**DIRECTIVE 1:** In the records, from the line with "At what distance" through the end of the records, shift every distance in the answers by -18, then write those lines out again with the requests included.

While protesters shut down Board of Regents meetings and teachers’ unions boycott Eastern Michigan University student teachers, the College of Education’s faculty is putting all of its efforts into making sure students never miss out on an educational opportunity.
“Our students are caught in the political crossfire in their last semester of teacher training,” said Barb Stafford, a university supervisor in the College of Education whose job is to find placements for student teachers.
Stafford is just one of an entire team of faculty members in EMU’s College of Education whose day-to-day work has been affected by the university’s affiliation with the Education Achievement Authority of Michigan.
Michigan Governor Rick Snyder created the EAA in June 2011 as a statewide school system for failing schools. However, the authority has yet to move out of the Detroit area. The EAA started taking over failing schools in 2012 and currently oversees 15 schools in Detroit, including nine elementary and middle schools and six high schools.
Since EMU’s Board of Regents signed the interlocal agreement that bore the EAA in 2011, a series of bungled negotiations, money-spending controversies and criticisms of the authority’s efficacy have slowly chipped away at EMU’s status as one of the nation’s most highly-respected teacher-training institutions.

**INFORMATION PROVIDED:**
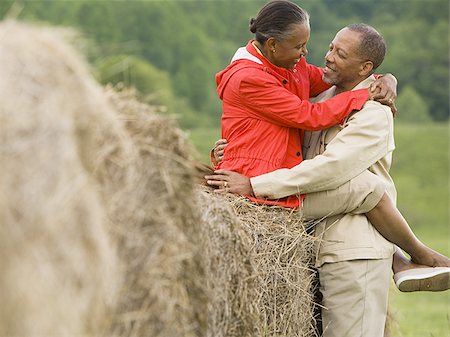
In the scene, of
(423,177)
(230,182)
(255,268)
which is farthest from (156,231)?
(423,177)

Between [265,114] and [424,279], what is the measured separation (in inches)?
56.4

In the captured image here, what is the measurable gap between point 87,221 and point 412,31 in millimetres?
72155

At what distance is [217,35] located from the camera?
74688 mm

**DIRECTIVE 2:** Continue the article about Eastern Michigan University's College of Education and the EAA from its last sentence.

**TASK OUTPUT 1:**
At what distance is [217,35] located from the camera?
74670 mm

**TASK OUTPUT 2:**
The College of Education is still managing to find student teaching placements for every single student, according to Beth Kubitskey, the associate dean for students and curriculum for the College of Education. It’s just not as easy as it once was to find those placements.
Boycotts
In the fall of 2013, six teachers unions in Washtenaw County Education Association were the first in the area to announce that they would boycott EMU student teachers until the university withdraws from their agreement with the EAA. Since then, unions all over Michigan have announced similar boycotts.
Stafford said she used to be able to place almost all of her student teachers in Livonia schools without any trouble. As of the end of the semester, she had only heard back from two teachers in Livonia who are still willing to take her students. The rest have declined her students on the basis of union boycotts.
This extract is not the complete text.